Within a minute a second crash and electric jolt made my muscles flex. And it wasn’t until that second strike that something inside me wailed. I’m about to die, I’m about to die! because this violence is shooting everywhere and it’s arbitrary and I’m in the middle. I’m at the top of this tower of ice and nothing survives here. “LOWER ME! LOWER ME!” I began yelling and my partner didn’t understand. But it didn’t matter as the rope sang through my last piece I dropped back into the frozen gusting chimney where the sleet poured. In the dark of the crevice where the walls narrowed I yanked pieces of gear into shattered rock and I brought up my partner; we collected there, as our collars filled with icewater.

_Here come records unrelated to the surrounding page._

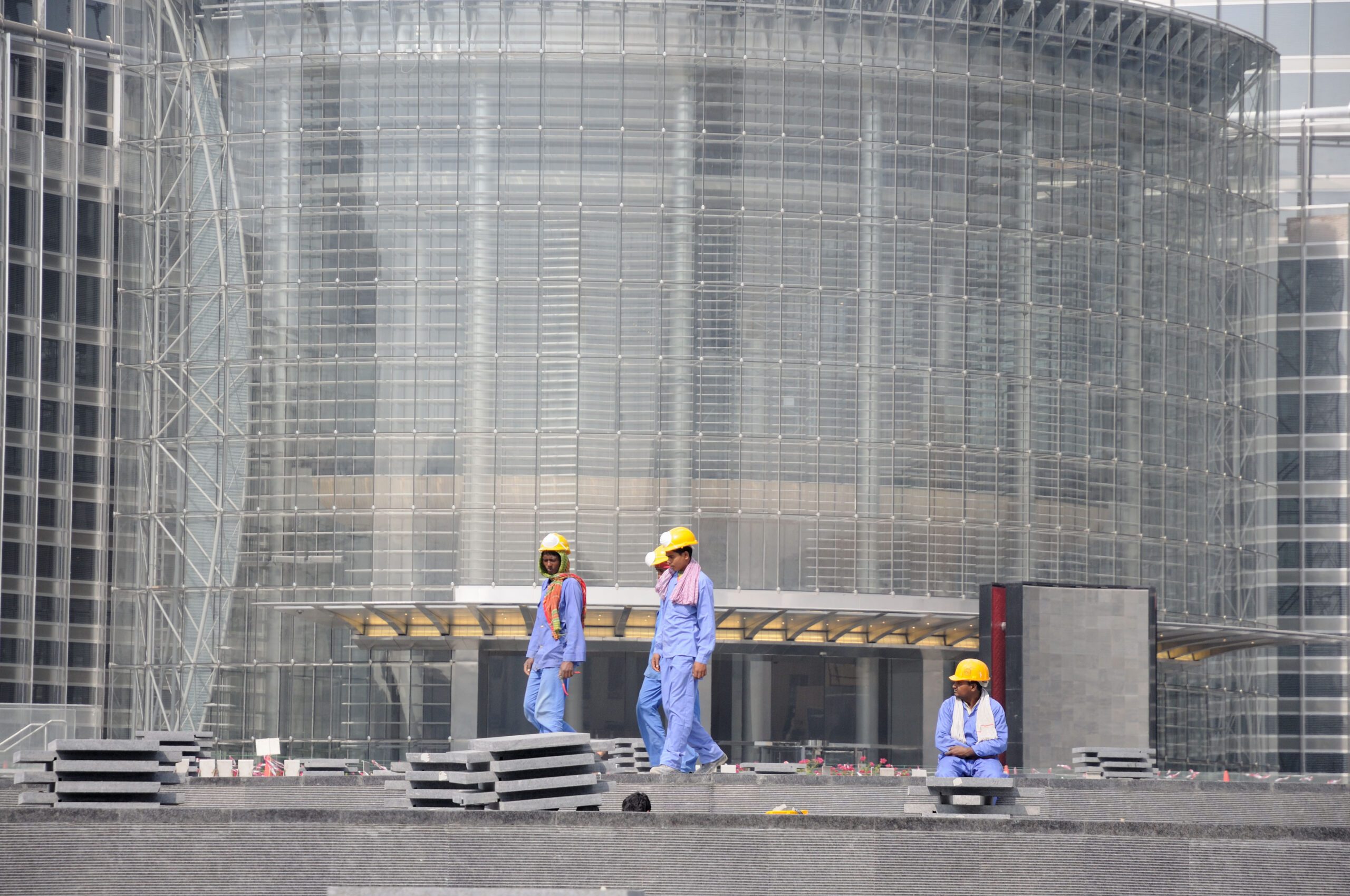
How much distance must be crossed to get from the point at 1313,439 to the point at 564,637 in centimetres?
3981

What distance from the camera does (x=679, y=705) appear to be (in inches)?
635

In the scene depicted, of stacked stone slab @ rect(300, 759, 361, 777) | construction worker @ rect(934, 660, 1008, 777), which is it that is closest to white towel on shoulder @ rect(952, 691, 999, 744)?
construction worker @ rect(934, 660, 1008, 777)

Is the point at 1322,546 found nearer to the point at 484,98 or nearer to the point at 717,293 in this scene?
the point at 717,293

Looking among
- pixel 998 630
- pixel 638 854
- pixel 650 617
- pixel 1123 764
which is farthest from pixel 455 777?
pixel 650 617

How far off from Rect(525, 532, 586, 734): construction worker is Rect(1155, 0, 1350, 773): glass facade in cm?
3889

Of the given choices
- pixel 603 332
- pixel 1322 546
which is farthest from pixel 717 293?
pixel 1322 546

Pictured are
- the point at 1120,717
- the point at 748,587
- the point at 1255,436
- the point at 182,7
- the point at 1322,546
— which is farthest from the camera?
the point at 1322,546

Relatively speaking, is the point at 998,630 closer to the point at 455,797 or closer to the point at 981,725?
the point at 981,725

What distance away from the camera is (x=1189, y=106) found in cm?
4238

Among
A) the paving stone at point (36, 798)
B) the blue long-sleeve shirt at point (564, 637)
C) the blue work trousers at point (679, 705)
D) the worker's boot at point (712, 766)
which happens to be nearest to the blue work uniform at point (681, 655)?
the blue work trousers at point (679, 705)

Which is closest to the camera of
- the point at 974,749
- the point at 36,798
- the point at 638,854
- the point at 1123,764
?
the point at 638,854

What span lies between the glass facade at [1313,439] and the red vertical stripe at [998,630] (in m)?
21.2

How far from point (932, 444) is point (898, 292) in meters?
2.95

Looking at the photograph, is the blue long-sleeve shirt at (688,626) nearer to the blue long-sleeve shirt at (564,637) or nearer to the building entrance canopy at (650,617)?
the blue long-sleeve shirt at (564,637)
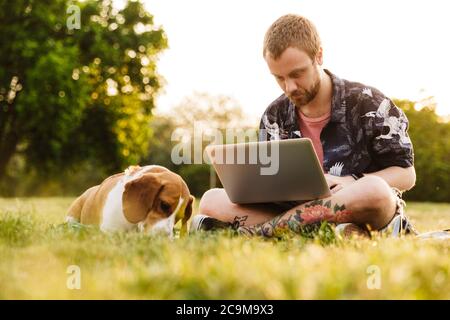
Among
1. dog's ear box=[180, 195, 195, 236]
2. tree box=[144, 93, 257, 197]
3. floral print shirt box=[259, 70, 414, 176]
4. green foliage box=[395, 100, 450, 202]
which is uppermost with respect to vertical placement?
tree box=[144, 93, 257, 197]

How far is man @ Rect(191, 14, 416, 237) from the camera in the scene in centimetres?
391

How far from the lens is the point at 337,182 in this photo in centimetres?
415

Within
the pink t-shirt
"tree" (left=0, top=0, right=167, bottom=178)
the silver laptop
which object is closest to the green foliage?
Result: "tree" (left=0, top=0, right=167, bottom=178)

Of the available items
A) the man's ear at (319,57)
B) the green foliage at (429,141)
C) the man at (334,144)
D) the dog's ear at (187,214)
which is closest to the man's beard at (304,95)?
the man at (334,144)

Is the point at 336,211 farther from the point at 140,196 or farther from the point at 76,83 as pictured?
the point at 76,83

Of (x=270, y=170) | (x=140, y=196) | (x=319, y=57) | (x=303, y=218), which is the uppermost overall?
(x=319, y=57)

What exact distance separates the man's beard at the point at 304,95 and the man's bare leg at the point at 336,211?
820mm

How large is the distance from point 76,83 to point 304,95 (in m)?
18.0

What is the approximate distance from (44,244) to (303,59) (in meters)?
2.24

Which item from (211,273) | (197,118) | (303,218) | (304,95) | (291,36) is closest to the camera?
(211,273)

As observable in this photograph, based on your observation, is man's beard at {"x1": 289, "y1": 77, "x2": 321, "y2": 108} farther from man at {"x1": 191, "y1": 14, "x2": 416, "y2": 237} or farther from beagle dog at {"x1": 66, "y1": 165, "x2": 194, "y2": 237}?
beagle dog at {"x1": 66, "y1": 165, "x2": 194, "y2": 237}

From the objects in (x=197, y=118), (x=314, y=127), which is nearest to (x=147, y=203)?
(x=314, y=127)

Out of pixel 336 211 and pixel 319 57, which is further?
pixel 319 57
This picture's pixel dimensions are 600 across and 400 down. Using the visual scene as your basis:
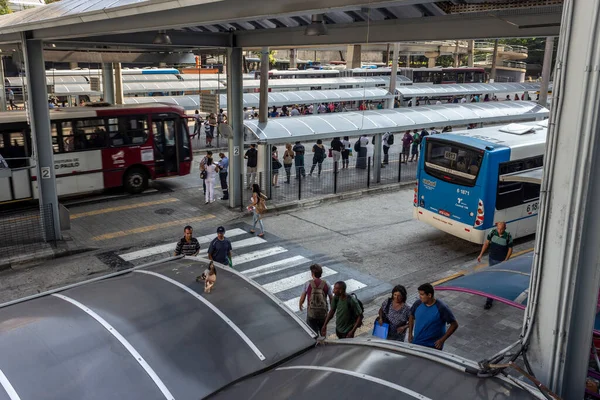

Mortality and me! It’s the only story that has ever been told. Like nearly every storm that blows through the mountains here, this one passed, and within several jarring hours during which I flinched at every subsequent stroke and explosion and sought one conclusive thought regarding my time on earth, we sat out on rocks in sun and ate a very late lunch. I admitted it had been a long time since I felt so close to dying until I realized that was not true: in June I bombed down the canyon below the bunkhouse where I live on my road bike in jeans and boots and no helmet my legs spinning out in the highest gear as the strongest wind of the spring sailed me through steep curves until I caught some wavelength of air, a crosswind perhaps, and my handlebars began vibrating into what would be a plane’s tailspin, my brakes had long-been fried, and I had to slow the bike down as I fought an accelerating chaos of vibration and images of my teeth driven into my sinus chin against the chipseal. When I swung a leg off my bike stopped by some miracle in the middle of the highway my hands had the deathgrip they describe of the brakeman for a runaway train, who must be sawn from his wrists for burial.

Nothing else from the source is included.